Methods Inf Med 2019; 58(01): 024-030
DOI: 10.1055/s-0039-1692416
Original Article
Georg Thieme Verlag KG Stuttgart · New York

Eliciting and Exploiting Utility Coefficients in an Integrated Environment for Shared Decision-Making

Elisa Salvi
1  Department of Electrical, Computer and Biomedical Engineering, University of Pavia, Pavia, Italy
,
Enea Parimbelli
2  MET Research Group, Telfer School of Management, University of Ottawa, Ottawa, Canada
,
Silvana Quaglini
1  Department of Electrical, Computer and Biomedical Engineering, University of Pavia, Pavia, Italy
,
Lucia Sacchi
1  Department of Electrical, Computer and Biomedical Engineering, University of Pavia, Pavia, Italy
› Author Affiliations
Further Information

Publication History

10 October 2018

15 April 2019

Publication Date:
05 July 2019 (online)

Abstract

Background In shared decision-making, a key step is quantifying the patient's preferences in relation to all the possible outcomes of the compared clinical options. According to utility theory, this can be done by eliciting utility coefficients (UCs) from the patient. The obtained UCs are then used in decision models (e.g., decision trees). The elicitation process involves the choice of one or more elicitation methods, which is not easy for decision-makers who are unfamiliar with the theoretical framework. Moreover, to our knowledge there are no tools that integrate functionalities for UC elicitation with functionalities to run decision models that include the elicited values.

Objectives The first aim of this work is to provide decision support to the clinicians for the selection of the elicitation method. The second aim is to bridge the gap between UC elicitation and the exploitation of those UCs in shared decision-making.
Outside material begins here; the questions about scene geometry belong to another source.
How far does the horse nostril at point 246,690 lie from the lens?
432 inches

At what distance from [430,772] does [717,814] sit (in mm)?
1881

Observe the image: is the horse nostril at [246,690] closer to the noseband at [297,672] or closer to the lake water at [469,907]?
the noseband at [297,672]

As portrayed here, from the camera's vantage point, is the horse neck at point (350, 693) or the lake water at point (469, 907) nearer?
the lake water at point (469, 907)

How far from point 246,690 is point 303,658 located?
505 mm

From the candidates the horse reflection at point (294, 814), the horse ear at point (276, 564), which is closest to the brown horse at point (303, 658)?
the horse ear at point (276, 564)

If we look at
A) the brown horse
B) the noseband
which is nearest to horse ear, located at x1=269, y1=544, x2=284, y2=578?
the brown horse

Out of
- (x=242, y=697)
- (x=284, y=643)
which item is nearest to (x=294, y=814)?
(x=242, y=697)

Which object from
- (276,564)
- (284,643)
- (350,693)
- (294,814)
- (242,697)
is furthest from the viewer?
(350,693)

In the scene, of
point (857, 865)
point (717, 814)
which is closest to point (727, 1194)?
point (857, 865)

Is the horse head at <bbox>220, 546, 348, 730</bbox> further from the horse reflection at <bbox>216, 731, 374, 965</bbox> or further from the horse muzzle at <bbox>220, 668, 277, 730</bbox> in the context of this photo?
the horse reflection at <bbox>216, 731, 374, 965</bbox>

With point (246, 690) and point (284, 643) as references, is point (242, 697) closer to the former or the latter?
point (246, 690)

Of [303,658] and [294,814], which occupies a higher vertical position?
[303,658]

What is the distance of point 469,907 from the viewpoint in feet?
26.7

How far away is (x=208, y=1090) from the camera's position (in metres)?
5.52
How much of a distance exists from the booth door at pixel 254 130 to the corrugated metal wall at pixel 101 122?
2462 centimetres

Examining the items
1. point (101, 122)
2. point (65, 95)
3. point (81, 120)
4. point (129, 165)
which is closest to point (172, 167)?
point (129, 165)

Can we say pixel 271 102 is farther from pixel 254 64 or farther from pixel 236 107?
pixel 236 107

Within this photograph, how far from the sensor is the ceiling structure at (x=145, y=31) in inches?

Methods Based on evidence from the utility theory literature, we developed a set of production rules that recommend the optimal elicitation method(s) according to the patient's profile and health state. We then complemented this decision support tool with a functionality for quantifying and running decision trees defined through the commercial software TreeAge.

Results The result is an integrated framework for shared decision-making. Given the primary aim of this work, we focus for result evaluation on the elicitation tool. It was tested on 51 volunteers, who expressed UCs for four purposely selected health states. The insights on the collected UCs validated the rules included in the decision support system. The usability of the tool was assessed through the System Usability Scale, obtaining positive results.

Conclusion We developed an integrated environment to facilitate shared decision-making in the clinical practice. The next step is the validation of the entire framework and its use besides shared decision-making. As a matter of fact, it may also be exploited to target cost-utility analysis to a specific patient population.